By Matt Napolitano, Humor Columnist
In honor of King James’ return to torches and pitchforks…I mean, Cleveland, I felt the need to evaluate the work I have done so far.
I mean, what should I do? Should I admit that I’ve made mistakes? Should I admit that Simon Riddiough never really turned his players into gold? Should I admit that Kyle Arrington isn’t really missing?
Should I remind you that I’ve done this before? Should I give you a driving lesson? Should I remind you not to stop at any green lights on Hempstead Turnpike?
What should I do? Should I say it’s not fun to make jokes about professional athletes who I don’t know and could probably beat me to a bloody pulp?
Should I say that Tom Brady plans to wear a mini skirt along with his Uggs on Monday night?
What should I do?
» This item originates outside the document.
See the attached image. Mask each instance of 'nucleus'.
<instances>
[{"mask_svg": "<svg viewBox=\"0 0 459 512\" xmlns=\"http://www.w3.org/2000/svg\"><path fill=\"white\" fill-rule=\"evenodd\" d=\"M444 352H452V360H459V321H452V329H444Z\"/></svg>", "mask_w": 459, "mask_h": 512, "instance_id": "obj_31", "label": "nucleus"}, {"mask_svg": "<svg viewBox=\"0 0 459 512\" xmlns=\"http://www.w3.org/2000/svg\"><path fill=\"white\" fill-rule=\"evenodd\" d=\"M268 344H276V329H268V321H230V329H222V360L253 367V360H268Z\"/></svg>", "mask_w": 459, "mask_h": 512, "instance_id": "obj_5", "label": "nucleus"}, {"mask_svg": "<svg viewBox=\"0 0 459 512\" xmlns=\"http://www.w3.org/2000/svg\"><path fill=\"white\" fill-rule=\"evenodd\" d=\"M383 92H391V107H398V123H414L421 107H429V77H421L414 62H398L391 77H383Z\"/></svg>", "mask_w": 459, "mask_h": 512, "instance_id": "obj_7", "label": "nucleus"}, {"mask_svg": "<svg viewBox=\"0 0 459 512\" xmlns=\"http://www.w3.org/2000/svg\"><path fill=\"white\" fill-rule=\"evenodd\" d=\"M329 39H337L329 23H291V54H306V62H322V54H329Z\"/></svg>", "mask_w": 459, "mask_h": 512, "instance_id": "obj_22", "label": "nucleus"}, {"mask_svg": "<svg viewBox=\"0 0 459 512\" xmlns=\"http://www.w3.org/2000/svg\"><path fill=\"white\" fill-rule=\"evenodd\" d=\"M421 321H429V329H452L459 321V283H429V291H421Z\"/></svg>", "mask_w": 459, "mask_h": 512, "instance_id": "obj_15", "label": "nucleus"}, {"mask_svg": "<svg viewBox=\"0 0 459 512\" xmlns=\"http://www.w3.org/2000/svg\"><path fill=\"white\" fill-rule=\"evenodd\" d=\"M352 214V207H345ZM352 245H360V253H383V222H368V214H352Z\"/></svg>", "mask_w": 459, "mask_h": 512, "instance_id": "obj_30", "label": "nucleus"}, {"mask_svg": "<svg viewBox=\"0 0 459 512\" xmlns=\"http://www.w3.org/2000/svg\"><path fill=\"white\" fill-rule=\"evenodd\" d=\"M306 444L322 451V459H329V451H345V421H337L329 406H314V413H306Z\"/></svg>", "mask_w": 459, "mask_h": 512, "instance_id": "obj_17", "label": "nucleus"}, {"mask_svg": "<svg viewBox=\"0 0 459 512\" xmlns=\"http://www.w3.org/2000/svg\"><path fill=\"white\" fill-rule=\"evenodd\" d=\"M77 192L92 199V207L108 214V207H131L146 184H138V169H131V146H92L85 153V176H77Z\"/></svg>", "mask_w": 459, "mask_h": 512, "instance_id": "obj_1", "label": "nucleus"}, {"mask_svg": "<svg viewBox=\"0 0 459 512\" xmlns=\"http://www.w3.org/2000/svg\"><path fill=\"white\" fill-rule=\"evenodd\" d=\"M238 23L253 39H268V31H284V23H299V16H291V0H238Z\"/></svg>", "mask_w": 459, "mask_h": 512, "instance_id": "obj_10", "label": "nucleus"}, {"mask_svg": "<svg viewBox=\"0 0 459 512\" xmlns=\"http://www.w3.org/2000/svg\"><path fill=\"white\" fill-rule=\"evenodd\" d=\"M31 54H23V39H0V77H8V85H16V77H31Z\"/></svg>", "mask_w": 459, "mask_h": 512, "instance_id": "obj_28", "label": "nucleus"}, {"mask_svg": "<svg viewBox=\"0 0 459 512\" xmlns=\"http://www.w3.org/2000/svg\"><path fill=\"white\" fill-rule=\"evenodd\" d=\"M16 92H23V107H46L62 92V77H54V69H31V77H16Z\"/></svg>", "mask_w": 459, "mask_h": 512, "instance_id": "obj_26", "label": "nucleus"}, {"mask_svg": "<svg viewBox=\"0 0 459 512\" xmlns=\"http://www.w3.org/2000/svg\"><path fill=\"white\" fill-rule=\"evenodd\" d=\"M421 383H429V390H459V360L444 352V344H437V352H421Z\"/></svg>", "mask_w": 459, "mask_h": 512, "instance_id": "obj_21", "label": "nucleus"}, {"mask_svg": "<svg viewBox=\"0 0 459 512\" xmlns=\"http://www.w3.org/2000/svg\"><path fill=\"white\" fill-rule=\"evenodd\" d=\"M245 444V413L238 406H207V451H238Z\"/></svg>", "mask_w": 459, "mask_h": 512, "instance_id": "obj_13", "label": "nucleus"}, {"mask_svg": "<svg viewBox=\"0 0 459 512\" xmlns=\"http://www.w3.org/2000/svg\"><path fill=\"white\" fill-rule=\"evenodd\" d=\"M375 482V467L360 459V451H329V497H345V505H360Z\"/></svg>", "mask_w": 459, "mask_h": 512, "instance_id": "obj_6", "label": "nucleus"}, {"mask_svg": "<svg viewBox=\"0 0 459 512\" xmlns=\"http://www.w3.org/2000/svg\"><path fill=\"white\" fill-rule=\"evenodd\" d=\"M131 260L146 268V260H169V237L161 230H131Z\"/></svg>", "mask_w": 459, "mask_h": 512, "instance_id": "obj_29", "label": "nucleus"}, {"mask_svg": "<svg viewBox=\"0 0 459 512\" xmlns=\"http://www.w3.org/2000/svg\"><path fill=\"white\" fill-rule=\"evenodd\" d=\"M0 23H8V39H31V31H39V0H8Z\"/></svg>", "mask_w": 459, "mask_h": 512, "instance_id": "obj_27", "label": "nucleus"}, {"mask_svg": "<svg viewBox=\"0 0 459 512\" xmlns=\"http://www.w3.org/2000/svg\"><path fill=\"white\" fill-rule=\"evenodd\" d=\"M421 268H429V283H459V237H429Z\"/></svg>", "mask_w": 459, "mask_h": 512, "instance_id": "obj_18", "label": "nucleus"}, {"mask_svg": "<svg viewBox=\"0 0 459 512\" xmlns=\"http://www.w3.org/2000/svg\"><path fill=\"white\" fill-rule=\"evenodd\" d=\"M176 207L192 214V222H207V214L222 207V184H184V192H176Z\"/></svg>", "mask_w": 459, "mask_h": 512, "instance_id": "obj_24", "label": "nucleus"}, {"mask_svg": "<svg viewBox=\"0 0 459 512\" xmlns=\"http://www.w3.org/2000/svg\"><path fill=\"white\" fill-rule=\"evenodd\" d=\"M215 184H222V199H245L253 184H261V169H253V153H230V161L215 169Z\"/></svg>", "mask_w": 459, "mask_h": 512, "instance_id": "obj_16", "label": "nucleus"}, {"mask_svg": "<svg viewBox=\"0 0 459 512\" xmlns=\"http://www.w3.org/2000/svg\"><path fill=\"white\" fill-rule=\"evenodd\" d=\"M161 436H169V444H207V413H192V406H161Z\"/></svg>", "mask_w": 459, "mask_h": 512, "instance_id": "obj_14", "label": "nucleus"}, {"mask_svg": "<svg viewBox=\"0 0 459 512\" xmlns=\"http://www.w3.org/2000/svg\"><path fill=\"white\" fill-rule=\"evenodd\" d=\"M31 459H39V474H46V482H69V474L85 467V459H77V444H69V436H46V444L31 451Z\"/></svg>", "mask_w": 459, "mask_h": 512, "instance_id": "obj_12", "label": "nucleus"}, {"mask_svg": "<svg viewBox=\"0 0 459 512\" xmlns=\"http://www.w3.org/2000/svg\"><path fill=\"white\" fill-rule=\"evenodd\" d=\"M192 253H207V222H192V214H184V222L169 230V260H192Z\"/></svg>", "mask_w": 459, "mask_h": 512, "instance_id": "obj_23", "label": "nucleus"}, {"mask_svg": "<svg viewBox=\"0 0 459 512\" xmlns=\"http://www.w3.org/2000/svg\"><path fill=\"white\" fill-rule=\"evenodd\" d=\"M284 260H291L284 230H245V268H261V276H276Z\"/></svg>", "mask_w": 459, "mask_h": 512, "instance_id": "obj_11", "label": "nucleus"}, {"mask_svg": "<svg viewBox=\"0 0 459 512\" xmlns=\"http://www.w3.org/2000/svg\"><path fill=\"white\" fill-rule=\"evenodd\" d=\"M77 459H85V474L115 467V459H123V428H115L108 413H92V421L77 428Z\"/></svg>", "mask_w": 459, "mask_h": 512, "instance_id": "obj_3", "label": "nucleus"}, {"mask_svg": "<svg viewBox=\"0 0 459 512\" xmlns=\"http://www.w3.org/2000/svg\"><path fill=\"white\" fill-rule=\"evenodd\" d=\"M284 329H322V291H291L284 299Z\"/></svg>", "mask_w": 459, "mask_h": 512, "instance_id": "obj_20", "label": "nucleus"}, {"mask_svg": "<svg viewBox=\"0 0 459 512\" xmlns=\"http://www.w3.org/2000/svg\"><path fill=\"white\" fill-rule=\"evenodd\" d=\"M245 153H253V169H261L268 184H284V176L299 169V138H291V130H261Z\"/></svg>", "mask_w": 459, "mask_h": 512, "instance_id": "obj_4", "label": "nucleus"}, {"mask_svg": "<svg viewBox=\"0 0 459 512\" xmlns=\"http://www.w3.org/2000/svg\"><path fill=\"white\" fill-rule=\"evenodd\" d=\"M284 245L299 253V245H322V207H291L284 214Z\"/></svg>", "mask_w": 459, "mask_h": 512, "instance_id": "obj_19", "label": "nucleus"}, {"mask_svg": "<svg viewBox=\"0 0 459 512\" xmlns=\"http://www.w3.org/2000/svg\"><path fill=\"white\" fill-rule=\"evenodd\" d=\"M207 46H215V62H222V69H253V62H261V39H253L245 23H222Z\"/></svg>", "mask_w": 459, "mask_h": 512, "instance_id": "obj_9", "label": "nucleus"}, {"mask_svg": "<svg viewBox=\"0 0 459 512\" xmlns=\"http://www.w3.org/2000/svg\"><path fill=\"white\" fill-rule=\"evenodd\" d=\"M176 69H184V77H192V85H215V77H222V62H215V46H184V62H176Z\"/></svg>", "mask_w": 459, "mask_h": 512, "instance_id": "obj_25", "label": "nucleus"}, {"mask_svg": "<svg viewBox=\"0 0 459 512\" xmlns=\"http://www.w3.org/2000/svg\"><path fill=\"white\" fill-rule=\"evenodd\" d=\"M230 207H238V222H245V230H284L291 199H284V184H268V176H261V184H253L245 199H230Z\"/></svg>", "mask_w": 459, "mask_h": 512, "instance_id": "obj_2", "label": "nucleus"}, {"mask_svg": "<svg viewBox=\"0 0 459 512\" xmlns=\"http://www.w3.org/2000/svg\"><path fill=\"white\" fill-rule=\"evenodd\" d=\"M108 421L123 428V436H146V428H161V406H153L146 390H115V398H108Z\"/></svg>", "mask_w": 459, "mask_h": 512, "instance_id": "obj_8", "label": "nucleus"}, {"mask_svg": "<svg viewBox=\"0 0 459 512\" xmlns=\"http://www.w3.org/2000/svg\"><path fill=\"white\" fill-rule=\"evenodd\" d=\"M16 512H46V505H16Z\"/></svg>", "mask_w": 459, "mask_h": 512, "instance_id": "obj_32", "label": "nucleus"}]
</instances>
Should I really believe I ruined my legacy like a coach whose overuse of hair gel could have plugged the spill in the gulf? Should I have my @Coach_Cassara tattoo removed? I already replaced my I heart Billy Wagner tat on my lower back.
Should I sell you the truth? I mean, come on, without mistresses and golf club beatings, Tiger Woods is not so interesting. And Brad Childress is out of a job, unless he finds work as a Stanley Tucci stunt double. What should I do?
I am not a role model. And if I am your role model, find another role model. Hi Chuck! Seriously, what should I do? Should I tell you that I did it for the money? And by money, I mean, the glory. And by the glory, I mean, something to do in my spare time other than sit in my sweatpants and watch TMZ.
Should I be what you want to be? Funny? HAHA…no. Should I accept my role as the villain, the freshman who transfers to an Atlantic 10 school? Maybe I should just disappear, and re-appear several years later in a Snickers commercial and become America’s Sweetheart?
Should I stop listening to my editors? They’re my editors. Should I try acting? Just like students should be able to act like fans. Give them a break, they’re the fans. Let them show their pride.
Should I make my next article a haiku…Washington is tall. I mean, really f***ing tall. Big as Rex is wide.
Let’s have a g**damn snack. Should I hit delete and start over? After all, this article is pretty dull and I could make a great career writing Cosmo quizzes. Is your man a stud or a dud?